Text passage –
..........
How Originators, Adaptors and Funders Can Get Involved

There is more than one pathway to amplify impact through scaling and many opportunities to join us on this journey. Leveraging our early learnings and expertise scaling teen programs, the FC is positioned to help the exponential growth of Jewish programs targeting any demographic, from early childhood to older adults.

For Creators and Program Originators

  • Sign up for a series of three Masterclasses and individual coaching to learn these skillsets for originators reaching any demographic: ECE, youth, college students or young adults – register your interest here.
  • Explore the ‘readiness assessment’ to help determine whether your program is poised for adaptation, and conduct a ‘rigor testing’ to help you select the right partners to adapt your program.
  • Creatively package your ‘scale ready’ program and make it attractive to potential adaptors.

For Adaptors

  • Make It Yours. Find inventive and effective programs that any community or organization can adapt or inspire change.  Sometimes the step-by-step tool kit we provide is all that is needed, or the Funder Collaborative can make connections to program originators for additional training or support.
..........
Data for review –
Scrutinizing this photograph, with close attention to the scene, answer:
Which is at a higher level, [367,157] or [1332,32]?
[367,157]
..........
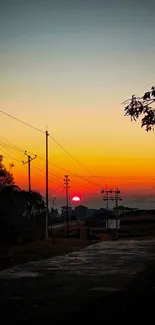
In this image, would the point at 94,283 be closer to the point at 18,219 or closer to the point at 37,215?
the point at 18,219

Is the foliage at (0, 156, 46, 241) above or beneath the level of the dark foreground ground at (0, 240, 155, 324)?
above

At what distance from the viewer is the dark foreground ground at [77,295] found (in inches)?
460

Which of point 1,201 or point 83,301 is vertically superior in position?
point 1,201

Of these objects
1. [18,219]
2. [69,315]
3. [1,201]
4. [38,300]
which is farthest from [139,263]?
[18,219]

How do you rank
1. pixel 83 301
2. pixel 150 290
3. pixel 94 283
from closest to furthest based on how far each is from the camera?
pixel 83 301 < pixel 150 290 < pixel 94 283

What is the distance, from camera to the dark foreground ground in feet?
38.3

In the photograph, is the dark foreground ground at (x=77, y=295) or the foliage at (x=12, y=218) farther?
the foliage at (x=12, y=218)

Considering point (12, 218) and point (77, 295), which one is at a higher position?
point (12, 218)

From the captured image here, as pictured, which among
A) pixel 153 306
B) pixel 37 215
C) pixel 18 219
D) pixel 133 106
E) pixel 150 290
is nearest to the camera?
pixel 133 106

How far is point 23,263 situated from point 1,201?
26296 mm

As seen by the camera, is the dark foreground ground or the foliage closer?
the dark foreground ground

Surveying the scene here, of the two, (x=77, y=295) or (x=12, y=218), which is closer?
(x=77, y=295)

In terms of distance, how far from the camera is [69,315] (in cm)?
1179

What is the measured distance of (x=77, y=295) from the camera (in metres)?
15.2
..........
Problem to solve –
Retype the whole passage on how originators, adaptors and funders can get involved, word for word. The rows aren't needed here.

Expected answer –
How Originators, Adaptors and Funders Can Get Involved

There is more than one pathway to amplify impact through scaling and many opportunities to join us on this journey. Leveraging our early learnings and expertise scaling teen programs, the FC is positioned to help the exponential growth of Jewish programs targeting any demographic, from early childhood to older adults.

For Creators and Program Originators

  • Sign up for a series of three Masterclasses and individual coaching to learn these skillsets for originators reaching any demographic: ECE, youth, college students or young adults – register your interest here.
  • Explore the ‘readiness assessment’ to help determine whether your program is poised for adaptation, and conduct a ‘rigor testing’ to help you select the right partners to adapt your program.
  • Creatively package your ‘scale ready’ program and make it attractive to potential adaptors.

For Adaptors

  • Make It Yours. Find inventive and effective programs that any community or organization can adapt or inspire change.  Sometimes the step-by-step tool kit we provide is all that is needed, or the Funder Collaborative can make connections to program originators for additional training or support.